> **EXTRACTED TEXT**:
Benford's Law in Excel (for Accounting Forensic), with Case Study
(This analysis is covered by the functions in Excel Power Expander.)
Benford's Law, also called the First-Digit Law, refers to the frequency distribution of digits in many (but not all) real-life sources of data. In this distribution, the number 1 occurs as the leading digit about 30% of the time, while larger numbers occur in that position less frequently: 9 as the first digit less than 5% of the time. This distribution of first digits can be described in a logarithmic scale:
With this function, the distrubution of 1 to 9 is as follows:
d P(d) Excel Power Expander function 1 30.10% =BENFORD(1) 2 17.60% =BENFORD(2) 3 12.50% =BENFORD(3) 4 9.70% =BENFORD(4) 5 7.90% =BENFORD(5) 6 6.70% =BENFORD(6) 7 5.80% =BENFORD(7) 8 5.10% =BENFORD(8) 9 4.60% =BENFORD(9)
- This is a real case I audited in China.
- The objective was to find out potential fraudulent transactions in the expenses of a listed company.
- There are over a million transactions. The traditional "random sampling" or "sampling by amount" of auditors won't work. As those were tests of luck. We needed a more logical approach to reduce or effective sample size.
Step 1 - Extract the first digit of all numbers
- First, download all the expenses data. (I assume this is a sufficiently large sample. Don't give get 10 or 20 numbers.)
- Extract the first digit of every number.
- Base on your situation, decide the treatment of negative numbers. (Skip all negative numbers? Or ignore the sign?)
The follow figure shows a way to extract the first digit with Excel functions:
Excel Power Expander has more powerful functions to extract the first, the first 2, and the first 3 digits for more advanced Benford's Law analysis. The following figure demonstrates using the FD() and F2D functions.
Note the "First 2 Digits" column. It is not really that straight forword when extracting the first 2 digits with simple approaches. Numbers smaller than 10 will be causing wrong result if not extracted properly. (For example, "9.4" will become "9." if we just take the first 2 characters from the left, and they'll distorb the total frequency of "9" when we later do the statistics.) The F2D() function of Excel Power Expander will take care of this by completely ignoring these numbers. (See the yellow cell below.)
Step 2 - Calculate the Cummulative Frequency of the Numbers
We can now use Excel's COUNTIF() function to work out the cummulative frequency of 1 to 9.
We can set up a range like E1:G10 in the figutre below.
The formula in column F count the number of 1,2,3,...,8,9 in column C, and then divide it by the total count. (The COUNTA() function counts the total count in column C. It won't be affected by the column heading, as it counts only numbers.)
We put the Benford's Law estimates in column G.

> **REQUEST**: Could you copy the Benford's Law article word for word, beginning with the words "- The objective" and stopping after "effective sample size."?

> **DATA SECTION**:
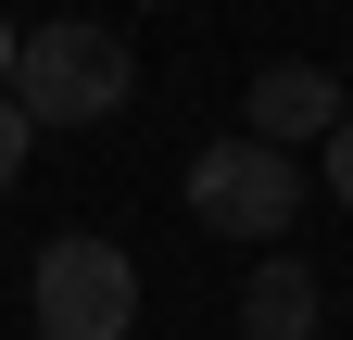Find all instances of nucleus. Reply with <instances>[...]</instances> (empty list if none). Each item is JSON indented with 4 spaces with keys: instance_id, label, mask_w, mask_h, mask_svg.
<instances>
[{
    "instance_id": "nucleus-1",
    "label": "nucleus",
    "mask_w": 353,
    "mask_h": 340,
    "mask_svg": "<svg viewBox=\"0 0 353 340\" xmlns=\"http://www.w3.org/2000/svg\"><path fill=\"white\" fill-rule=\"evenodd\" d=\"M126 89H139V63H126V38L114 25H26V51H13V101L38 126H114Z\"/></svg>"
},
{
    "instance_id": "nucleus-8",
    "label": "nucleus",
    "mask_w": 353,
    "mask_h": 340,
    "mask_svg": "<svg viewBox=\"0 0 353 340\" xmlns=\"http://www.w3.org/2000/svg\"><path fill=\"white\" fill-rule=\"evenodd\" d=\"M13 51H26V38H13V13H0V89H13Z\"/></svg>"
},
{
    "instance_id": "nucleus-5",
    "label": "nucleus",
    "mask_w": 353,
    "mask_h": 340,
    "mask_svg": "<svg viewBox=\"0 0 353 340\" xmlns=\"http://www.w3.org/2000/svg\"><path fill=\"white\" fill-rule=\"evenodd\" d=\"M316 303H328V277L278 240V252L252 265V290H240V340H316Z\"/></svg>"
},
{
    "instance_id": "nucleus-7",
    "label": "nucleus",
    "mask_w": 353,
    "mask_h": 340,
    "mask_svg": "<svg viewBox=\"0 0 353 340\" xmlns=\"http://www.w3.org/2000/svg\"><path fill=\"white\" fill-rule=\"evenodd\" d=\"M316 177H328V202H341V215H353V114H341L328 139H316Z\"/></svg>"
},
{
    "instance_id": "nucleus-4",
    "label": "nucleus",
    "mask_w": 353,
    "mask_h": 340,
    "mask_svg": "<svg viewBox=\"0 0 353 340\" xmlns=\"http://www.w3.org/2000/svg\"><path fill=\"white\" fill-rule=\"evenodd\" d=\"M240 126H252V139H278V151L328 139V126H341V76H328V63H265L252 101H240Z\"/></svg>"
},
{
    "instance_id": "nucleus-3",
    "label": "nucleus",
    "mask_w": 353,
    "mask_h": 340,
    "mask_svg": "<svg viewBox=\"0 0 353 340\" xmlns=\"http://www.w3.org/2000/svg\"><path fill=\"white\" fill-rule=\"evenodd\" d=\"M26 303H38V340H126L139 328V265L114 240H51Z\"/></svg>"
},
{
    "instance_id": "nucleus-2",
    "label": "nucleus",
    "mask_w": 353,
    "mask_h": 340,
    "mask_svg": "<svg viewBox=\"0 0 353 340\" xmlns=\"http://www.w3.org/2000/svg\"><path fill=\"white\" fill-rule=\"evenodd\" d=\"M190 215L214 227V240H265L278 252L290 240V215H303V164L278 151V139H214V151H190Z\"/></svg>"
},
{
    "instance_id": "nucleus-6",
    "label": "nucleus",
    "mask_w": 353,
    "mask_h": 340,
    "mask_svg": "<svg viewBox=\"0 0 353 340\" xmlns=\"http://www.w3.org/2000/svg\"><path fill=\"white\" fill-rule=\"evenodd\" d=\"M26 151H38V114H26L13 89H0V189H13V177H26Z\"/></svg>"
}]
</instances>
* * *
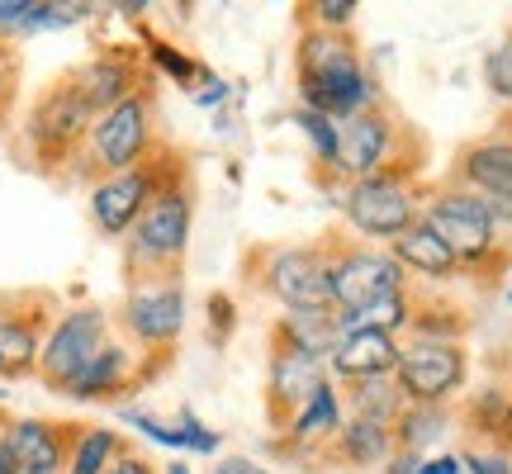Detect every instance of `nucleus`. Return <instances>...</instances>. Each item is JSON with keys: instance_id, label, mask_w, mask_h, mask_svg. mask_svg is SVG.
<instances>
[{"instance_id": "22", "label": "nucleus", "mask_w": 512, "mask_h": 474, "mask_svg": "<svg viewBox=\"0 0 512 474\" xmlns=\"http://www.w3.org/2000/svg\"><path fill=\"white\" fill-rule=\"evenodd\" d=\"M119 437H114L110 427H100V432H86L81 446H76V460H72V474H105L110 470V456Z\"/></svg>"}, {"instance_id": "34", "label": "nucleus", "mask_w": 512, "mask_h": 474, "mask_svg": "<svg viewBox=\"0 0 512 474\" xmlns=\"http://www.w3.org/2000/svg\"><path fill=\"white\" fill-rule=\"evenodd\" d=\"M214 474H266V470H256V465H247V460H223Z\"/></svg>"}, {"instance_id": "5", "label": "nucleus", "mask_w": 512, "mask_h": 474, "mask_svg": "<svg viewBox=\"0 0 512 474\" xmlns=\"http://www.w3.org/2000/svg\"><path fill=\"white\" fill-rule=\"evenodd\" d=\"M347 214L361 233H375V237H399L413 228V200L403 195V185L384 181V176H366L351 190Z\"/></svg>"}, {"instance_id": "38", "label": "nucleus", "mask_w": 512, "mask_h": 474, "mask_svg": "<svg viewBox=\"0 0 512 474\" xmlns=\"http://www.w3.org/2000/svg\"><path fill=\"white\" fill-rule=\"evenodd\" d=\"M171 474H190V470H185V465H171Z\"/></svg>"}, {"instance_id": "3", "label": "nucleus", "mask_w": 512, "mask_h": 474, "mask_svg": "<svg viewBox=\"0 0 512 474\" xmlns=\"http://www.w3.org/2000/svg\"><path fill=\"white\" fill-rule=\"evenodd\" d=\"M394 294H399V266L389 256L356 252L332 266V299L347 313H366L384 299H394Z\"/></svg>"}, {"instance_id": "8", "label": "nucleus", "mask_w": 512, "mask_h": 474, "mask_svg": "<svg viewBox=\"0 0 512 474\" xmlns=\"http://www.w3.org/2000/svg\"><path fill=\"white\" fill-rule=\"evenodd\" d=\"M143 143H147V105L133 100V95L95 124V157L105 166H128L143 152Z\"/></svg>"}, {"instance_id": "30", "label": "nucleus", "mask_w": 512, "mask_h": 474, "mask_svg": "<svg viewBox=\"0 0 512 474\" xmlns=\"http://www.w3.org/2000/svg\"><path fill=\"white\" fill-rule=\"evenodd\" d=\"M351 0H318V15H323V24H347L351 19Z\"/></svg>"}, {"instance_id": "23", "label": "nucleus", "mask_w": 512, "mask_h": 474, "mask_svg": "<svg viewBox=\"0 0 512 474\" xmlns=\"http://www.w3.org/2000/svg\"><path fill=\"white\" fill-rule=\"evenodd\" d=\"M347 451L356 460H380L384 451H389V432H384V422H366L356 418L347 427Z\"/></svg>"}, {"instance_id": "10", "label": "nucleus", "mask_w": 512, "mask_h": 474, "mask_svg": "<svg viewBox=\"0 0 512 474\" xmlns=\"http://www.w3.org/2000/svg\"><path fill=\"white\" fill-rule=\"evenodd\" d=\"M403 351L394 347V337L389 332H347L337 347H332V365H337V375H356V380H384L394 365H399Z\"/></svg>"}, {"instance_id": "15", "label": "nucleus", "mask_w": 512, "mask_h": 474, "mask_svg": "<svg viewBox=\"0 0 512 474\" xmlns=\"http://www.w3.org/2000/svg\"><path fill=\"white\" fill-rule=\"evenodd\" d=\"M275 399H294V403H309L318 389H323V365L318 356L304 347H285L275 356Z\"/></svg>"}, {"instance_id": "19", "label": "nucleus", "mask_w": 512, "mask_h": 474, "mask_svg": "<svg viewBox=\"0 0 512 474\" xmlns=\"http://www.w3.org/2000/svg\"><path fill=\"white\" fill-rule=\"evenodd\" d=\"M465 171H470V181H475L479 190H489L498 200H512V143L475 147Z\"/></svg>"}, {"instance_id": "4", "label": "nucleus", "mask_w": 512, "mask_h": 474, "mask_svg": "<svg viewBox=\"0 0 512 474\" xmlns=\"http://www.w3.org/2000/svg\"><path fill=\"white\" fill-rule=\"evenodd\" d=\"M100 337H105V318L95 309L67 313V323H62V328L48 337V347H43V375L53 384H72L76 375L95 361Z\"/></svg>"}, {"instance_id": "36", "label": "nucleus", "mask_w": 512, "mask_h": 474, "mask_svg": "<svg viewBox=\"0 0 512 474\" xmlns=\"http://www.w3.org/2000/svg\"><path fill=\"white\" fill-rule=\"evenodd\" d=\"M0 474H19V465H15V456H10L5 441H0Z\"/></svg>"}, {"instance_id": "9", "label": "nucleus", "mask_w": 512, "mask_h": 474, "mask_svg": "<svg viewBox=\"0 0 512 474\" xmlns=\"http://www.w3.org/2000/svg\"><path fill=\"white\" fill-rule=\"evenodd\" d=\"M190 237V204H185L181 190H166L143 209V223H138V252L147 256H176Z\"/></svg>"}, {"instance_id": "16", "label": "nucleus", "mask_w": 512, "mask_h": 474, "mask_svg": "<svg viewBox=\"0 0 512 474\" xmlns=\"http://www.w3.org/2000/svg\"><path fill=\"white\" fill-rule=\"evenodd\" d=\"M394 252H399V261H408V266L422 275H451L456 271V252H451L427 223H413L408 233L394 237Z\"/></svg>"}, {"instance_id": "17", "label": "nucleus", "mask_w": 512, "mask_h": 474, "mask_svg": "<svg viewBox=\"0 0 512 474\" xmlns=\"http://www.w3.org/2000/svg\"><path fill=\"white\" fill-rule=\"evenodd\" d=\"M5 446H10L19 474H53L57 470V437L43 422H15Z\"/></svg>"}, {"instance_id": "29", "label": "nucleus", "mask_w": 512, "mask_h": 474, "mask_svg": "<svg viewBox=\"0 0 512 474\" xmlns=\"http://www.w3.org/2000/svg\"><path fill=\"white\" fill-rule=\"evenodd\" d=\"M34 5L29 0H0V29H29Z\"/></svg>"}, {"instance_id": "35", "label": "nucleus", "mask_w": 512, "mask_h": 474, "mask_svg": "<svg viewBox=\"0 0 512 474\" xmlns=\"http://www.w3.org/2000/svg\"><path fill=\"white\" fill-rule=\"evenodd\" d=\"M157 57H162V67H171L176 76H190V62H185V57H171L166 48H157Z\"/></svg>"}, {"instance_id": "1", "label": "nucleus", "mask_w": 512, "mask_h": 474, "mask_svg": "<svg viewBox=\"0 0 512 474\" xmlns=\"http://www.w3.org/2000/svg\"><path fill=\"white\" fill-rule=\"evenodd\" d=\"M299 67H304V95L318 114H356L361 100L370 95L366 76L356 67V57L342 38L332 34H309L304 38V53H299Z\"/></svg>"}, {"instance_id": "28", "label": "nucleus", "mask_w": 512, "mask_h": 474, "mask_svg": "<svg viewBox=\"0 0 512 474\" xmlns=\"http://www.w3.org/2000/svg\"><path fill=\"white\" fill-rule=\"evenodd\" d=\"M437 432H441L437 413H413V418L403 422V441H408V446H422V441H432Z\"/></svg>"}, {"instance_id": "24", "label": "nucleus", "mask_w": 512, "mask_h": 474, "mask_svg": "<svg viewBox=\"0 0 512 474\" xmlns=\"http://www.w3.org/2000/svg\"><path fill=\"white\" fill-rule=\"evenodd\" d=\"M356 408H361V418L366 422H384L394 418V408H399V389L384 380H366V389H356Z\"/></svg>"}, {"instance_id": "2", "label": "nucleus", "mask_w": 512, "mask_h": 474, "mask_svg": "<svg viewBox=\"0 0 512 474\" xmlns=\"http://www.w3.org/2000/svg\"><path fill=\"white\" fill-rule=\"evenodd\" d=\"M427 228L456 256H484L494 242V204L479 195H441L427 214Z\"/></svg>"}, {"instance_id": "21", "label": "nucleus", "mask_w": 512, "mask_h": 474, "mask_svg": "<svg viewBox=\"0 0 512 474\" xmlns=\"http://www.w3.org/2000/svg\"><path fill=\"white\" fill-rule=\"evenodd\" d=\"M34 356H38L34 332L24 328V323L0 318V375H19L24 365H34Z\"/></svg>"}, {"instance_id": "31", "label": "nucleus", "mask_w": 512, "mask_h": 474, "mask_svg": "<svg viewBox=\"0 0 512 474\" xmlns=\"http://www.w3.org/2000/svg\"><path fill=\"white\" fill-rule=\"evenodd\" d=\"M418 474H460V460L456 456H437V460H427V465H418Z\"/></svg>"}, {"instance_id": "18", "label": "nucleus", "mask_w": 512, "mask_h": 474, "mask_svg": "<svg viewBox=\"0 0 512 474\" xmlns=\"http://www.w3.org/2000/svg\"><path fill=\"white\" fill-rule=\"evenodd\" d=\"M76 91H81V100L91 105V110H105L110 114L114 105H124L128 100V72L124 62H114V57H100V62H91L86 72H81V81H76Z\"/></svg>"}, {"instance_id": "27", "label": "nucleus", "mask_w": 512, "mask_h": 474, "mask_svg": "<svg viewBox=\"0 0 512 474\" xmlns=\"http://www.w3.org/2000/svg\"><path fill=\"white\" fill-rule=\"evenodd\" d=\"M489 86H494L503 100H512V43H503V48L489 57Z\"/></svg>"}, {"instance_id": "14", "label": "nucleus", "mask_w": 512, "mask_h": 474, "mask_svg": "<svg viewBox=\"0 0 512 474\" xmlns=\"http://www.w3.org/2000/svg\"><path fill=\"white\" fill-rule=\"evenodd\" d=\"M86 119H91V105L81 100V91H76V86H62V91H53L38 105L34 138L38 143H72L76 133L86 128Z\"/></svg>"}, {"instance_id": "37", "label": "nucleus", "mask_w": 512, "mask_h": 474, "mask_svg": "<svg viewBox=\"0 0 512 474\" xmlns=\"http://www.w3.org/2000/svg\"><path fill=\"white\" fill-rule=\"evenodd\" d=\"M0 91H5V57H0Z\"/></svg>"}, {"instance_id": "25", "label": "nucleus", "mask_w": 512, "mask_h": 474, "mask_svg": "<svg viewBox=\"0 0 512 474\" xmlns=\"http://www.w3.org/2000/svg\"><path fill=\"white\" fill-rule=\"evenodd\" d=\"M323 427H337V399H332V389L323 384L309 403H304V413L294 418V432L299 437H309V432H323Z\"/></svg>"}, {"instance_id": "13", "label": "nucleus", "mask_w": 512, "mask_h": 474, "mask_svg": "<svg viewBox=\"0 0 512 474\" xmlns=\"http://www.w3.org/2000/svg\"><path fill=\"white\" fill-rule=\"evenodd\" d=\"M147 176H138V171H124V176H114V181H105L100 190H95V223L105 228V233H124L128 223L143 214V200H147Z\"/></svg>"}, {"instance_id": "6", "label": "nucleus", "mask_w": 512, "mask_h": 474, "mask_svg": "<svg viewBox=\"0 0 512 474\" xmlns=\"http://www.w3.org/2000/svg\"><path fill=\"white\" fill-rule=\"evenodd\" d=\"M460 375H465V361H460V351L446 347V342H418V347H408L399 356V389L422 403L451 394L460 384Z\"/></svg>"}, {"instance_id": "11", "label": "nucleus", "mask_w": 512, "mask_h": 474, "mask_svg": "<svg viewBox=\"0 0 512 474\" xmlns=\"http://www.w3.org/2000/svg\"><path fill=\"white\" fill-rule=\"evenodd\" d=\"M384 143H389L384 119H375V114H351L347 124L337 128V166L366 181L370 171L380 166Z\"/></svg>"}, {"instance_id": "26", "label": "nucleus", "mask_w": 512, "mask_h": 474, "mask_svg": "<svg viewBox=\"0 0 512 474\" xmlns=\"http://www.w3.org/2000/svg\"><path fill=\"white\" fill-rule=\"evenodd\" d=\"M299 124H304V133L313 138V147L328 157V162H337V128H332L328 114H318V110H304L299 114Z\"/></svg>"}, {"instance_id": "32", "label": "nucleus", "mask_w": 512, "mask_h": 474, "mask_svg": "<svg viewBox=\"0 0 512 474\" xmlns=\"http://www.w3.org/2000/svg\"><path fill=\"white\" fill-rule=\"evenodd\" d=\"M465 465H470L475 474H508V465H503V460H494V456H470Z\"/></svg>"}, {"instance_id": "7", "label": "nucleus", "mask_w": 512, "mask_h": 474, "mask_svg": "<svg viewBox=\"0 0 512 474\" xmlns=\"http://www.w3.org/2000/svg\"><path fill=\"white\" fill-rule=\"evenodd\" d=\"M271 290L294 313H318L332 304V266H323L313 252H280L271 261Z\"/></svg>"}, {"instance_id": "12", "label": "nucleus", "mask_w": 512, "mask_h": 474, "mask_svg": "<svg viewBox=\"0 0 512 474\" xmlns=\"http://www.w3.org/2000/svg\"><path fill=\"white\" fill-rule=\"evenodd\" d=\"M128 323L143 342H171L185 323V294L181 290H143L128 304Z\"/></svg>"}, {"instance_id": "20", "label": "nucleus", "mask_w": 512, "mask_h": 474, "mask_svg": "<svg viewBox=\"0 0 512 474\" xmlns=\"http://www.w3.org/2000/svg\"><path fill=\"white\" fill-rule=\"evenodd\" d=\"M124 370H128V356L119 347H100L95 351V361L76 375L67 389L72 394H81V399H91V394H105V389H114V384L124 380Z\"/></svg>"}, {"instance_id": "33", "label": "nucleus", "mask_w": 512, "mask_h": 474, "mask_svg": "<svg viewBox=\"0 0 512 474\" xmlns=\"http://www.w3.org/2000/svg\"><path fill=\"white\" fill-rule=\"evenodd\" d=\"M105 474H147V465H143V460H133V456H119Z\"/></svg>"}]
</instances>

> **ANSWER FOR THIS EXERCISE**:
- The objective was to find out potential fraudulent transactions in the expenses of a listed company.
- There are over a million transactions. The traditional "random sampling" or "sampling by amount" of auditors won't work. As those were tests of luck. We needed a more logical approach to reduce or effective sample size.